Diss: Acting as a centrepiece to the town, the mere is thought to have been created by a collapse in the underlying chalk layer towards the end of the last Ice Age.
Great Yarmouth: The thrills of funfair rides have helped make the seaside resort the UK's third most popular destination after Blackpool and Torquay.
Holt: Once the scene of a great fire in 1708, St Andrew's Church saw flames propel up the entire length of its steeple. Much of the original town was destroyed, but rebuilt during the Georgian period.
Hunstanton: The cliffs are iconic for their stratified red chalk limestone and white chalk makeup.
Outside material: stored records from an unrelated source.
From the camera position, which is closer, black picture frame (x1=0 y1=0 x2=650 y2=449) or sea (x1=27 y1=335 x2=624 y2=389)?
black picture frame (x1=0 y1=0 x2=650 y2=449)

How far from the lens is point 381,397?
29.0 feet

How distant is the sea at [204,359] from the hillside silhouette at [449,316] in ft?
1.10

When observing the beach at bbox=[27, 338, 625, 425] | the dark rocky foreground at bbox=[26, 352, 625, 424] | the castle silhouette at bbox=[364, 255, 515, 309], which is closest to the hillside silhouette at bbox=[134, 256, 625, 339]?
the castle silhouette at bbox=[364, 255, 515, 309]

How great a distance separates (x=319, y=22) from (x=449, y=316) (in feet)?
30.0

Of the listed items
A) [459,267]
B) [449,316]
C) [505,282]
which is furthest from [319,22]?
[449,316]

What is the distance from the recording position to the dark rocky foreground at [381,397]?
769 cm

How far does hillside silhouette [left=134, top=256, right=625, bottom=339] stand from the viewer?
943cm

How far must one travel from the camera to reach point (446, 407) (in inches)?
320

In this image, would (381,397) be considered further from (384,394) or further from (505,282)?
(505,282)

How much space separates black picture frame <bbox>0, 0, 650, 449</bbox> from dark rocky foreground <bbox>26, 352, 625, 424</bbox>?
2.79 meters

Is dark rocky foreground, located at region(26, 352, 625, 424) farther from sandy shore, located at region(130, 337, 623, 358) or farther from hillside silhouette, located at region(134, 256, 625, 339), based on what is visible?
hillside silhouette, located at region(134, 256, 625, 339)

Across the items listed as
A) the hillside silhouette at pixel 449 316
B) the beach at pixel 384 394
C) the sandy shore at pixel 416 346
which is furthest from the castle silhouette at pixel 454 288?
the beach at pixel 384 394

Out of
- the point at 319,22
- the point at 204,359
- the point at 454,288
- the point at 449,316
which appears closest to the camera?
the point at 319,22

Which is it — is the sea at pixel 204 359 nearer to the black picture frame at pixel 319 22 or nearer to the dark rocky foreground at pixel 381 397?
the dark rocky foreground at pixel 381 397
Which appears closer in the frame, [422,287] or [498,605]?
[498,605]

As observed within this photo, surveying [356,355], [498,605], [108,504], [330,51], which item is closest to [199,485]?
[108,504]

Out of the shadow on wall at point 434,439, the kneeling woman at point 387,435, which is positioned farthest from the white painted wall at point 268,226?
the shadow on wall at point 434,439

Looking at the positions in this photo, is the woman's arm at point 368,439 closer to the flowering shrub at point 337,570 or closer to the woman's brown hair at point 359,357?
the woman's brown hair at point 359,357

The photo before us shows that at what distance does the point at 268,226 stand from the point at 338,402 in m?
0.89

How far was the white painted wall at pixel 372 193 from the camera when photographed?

The red and white chalk were laid during the Lower and Upper Cretaceous periods.
King's Lynn: With its port near The Wash, the town is known for its seafaring history with Captain George Vancouver being born in King's Lynn in 1757.
North Walsham: The market town has a population of around 12,000 people and gained much of its wealth from textile making, which became a large part of North Walsham life from the 12th Century.
Sheringham: Located just to the west of Cromer on the north Norfolk coast, many of Sheringham's buildings are made out of flint, which is quite rare for a Norfolk town.
Swaffham: The town's name comes from Old English and means "The homestead of the Swabians," and it is presumed the settlers came with the Angles and the Saxons.
Thetford: Located in the south of Norfolk, the town is dominated by the man-made Thetford Forest that was planted during the early 1920s due to the need for timber after WWI.
Wymondham: Able to be seen from all angles, the giant abbey is a landmark in the historic market town. The abbey was initially built as a Benedictine priory in 1107.